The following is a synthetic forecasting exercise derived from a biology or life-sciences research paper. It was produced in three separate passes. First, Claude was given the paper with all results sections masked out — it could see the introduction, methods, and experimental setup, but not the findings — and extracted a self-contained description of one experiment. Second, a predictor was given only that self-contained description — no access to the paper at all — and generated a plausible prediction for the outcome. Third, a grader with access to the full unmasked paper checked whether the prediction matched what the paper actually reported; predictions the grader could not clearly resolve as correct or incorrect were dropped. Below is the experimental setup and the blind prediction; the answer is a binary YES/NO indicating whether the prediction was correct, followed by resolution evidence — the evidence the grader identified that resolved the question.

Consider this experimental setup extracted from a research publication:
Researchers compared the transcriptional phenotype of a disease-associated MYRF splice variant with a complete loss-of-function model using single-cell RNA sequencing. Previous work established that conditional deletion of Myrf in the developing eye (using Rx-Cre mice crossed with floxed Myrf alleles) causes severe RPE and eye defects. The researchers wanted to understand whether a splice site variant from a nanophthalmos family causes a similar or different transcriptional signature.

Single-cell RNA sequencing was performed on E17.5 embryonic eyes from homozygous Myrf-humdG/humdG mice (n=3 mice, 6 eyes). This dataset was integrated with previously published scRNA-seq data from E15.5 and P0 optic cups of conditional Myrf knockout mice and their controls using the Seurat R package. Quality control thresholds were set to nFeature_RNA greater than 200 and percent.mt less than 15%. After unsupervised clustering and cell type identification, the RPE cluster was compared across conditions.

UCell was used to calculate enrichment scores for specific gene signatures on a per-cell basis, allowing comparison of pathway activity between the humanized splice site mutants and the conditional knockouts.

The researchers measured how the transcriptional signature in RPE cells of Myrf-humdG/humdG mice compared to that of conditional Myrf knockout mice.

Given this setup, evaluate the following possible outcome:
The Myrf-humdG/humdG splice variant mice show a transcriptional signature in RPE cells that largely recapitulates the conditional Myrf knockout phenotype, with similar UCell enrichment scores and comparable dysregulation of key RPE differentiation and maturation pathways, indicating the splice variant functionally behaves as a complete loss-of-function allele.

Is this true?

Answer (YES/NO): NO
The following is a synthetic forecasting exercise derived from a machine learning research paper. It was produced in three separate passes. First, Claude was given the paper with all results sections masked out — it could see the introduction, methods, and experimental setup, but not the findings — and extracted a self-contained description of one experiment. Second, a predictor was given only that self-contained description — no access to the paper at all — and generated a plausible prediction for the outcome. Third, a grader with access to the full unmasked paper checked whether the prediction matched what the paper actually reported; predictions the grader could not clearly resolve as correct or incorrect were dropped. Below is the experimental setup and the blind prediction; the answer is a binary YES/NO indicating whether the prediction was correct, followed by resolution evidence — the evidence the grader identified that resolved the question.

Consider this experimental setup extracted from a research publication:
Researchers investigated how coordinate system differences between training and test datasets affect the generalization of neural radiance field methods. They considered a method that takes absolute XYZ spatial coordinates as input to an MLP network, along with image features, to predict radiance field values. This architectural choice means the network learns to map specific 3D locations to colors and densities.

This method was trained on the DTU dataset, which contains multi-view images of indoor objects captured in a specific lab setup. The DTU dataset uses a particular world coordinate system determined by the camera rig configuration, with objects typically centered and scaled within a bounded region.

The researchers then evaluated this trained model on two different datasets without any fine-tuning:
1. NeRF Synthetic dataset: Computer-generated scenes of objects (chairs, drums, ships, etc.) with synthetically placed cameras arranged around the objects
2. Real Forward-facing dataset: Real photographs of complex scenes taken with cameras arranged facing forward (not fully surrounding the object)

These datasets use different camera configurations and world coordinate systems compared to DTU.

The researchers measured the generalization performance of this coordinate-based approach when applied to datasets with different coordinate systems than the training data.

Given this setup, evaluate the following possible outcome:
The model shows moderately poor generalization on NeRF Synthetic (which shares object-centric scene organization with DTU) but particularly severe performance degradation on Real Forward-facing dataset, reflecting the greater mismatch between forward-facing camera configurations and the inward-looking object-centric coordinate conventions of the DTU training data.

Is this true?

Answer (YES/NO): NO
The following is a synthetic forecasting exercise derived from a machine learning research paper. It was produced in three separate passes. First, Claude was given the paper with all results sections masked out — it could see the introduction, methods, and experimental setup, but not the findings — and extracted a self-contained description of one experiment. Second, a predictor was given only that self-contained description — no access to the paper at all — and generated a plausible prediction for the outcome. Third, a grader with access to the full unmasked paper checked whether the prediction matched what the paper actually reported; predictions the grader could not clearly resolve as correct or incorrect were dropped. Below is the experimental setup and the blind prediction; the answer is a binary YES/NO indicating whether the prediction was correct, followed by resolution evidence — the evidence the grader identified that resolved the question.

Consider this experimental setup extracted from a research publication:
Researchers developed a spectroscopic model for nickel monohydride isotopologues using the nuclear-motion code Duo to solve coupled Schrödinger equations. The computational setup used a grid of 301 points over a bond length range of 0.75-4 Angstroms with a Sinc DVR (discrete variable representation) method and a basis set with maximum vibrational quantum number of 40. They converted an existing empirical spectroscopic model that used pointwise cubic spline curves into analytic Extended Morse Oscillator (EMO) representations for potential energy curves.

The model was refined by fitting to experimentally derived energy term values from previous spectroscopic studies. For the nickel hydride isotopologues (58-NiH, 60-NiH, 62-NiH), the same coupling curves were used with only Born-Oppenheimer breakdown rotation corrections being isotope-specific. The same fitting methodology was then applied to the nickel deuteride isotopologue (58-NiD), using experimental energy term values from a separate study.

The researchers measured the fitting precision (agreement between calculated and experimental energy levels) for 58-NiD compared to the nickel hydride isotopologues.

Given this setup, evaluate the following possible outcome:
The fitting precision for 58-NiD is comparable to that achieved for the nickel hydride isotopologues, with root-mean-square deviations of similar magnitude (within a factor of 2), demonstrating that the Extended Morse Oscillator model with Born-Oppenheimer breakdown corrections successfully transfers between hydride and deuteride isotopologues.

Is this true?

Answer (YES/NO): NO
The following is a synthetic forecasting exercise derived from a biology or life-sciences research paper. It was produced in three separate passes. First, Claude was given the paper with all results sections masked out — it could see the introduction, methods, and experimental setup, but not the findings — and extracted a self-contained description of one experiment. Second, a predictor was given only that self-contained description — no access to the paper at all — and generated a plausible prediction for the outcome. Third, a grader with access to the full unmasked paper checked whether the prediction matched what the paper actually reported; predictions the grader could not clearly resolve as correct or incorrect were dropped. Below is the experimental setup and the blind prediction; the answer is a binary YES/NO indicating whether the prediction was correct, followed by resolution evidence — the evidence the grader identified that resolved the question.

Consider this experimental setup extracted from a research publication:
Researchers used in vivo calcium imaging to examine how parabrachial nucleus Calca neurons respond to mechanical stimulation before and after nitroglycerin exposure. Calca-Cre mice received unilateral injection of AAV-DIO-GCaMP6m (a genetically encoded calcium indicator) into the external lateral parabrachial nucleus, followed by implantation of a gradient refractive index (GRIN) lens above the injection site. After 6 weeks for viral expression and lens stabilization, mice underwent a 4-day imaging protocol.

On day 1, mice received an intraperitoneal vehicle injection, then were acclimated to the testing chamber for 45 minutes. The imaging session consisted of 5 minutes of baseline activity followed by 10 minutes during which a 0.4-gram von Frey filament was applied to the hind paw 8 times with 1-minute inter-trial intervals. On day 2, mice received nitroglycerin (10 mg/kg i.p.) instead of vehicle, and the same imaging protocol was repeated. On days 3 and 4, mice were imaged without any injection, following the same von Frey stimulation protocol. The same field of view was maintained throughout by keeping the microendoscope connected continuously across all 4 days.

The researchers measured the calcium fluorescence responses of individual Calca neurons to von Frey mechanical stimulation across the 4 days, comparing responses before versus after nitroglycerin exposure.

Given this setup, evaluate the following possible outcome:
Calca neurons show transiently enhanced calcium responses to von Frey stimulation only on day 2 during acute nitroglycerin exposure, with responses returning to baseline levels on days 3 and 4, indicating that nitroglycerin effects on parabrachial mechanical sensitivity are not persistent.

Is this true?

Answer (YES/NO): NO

=======

=== WORK REQUEST ===
Every line in the entries above that mentions the word "basis" must be shown.

=== THE COMPLETED TASK ===
UCell was used to calculate enrichment scores for specific gene signatures on a per-cell basis, allowing comparison of pathway activity between the humanized splice site mutants and the conditional knockouts.
Researchers developed a spectroscopic model for nickel monohydride isotopologues using the nuclear-motion code Duo to solve coupled Schrödinger equations. The computational setup used a grid of 301 points over a bond length range of 0.75-4 Angstroms with a Sinc DVR (discrete variable representation) method and a basis set with maximum vibrational quantum number of 40. They converted an existing empirical spectroscopic model that used pointwise cubic spline curves into analytic Extended Morse Oscillator (EMO) representations for potential energy curves.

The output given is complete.